Legislation to Improve Vision Programs, Research and Rehabilitation Introduced
May 26, 2005
Washington, DC - Today, U.S. Rep. Gene Green introduced the Vision Preservation Act, legislation to expand current federal vision and vision rehabilitation programs and to increase federal research into eye diseases. A co-chair of the Congressional Vision Caucus, Rep. Green was joined by his fellow Vision Caucus leaders Rep. Ilena Ros-Lehtinen, Rep. David Price and Rep. Pat Tiberi in introduction of the Vision Preservation Act.
In my state of Texas, more than 370,000 people suffer from diabetic retinopathy. At least 90,000 Texans over 50 live with AMD. And cataracts affect more than 1.2 million people in my state, Green said. Yet we know that nearly half of all vision diseases are preventable. This legislation will put the federal resources in place to conduct critical research on eye diseases and provide for vision rehabilitation under Medicare in an effort to prevent and treat the vision diseases that afflict too many Americans.
The Vision Preservation Act is a legislative response to the Vision Problems Action Plan, which was developed by Prevent Blindness America, the American Academy of Ophthalmology, the American Optometric Association, Lighthouse International and the National Alliance for Eye and Vision Research to address vision problems in the U.S. An estimated 80 million Americans have a potentially-blinding eye disease. The number of Americans who are blind or visually impaired is expected to double by 2030.
Specifically, the Vision Preservation Act would expand federal research on eye diseases at the Centers for Disease Control and Prevent and the National Eye Institute (NEI), within the National Institutes of Health. The legislation also would expand current federal vision education and awareness programs and create an age-related macular degeneration (AMD) public education program at the NEI to increase awareness of AMD and stress the importance of early detection in preventing vision loss. Additionally, the legislation directs the Department of Health and Human Services to develop voluntary guidelines to ensure quality vision screenings.
The Vision Preservation Act also provides for vision rehabilitation services under the Medicare program. The bill also authorizes a study on barriers faced by medically-underserved populations to vision services covered under Medicare, including vision rehabilitation.

SUPPLIED INFORMATION:
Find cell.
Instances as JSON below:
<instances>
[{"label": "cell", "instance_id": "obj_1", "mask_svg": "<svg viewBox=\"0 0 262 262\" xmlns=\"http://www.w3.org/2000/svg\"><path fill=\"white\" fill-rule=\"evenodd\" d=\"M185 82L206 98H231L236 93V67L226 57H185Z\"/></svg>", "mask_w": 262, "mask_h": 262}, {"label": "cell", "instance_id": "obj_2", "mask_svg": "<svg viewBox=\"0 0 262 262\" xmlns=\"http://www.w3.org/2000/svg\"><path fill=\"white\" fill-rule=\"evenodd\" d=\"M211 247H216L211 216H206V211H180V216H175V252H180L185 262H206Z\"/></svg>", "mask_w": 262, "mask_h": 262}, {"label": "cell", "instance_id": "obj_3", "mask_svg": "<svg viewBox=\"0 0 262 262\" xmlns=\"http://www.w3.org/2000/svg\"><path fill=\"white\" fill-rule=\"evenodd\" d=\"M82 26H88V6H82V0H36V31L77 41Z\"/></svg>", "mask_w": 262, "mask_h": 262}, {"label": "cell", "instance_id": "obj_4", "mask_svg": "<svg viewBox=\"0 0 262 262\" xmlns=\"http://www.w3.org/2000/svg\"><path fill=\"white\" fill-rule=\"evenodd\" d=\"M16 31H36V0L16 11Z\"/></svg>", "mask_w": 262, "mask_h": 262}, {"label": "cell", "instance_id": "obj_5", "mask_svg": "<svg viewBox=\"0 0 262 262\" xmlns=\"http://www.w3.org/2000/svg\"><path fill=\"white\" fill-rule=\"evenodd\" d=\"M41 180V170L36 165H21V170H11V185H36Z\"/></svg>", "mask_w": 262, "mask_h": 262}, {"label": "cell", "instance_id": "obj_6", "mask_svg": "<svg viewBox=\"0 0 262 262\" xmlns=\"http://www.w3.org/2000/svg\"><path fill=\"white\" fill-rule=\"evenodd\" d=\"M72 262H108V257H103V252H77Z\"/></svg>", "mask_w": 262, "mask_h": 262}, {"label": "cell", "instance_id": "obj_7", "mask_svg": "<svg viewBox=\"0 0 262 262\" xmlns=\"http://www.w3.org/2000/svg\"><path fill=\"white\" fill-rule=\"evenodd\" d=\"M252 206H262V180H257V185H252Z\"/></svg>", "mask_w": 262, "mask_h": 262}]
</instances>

TO DO:
(1) Translate this sentence from the press release on the Vision Preservation Act into Spanish: "An estimated 80 million Americans have a potentially-blinding eye disease."
(2) According to the press release on the Vision Preservation Act, why would the bill create an age-related macular degeneration public education program at the National Eye Institute?
The material after the press release is separate from it.

EXERCISE RESULTS:
(1) Se estima que 80 millones de estadounidenses tienen una enfermedad ocular que puede causar ceguera.

(2) The program would raise awareness of age-related macular degeneration. It would also stress that early detection matters in preventing vision loss.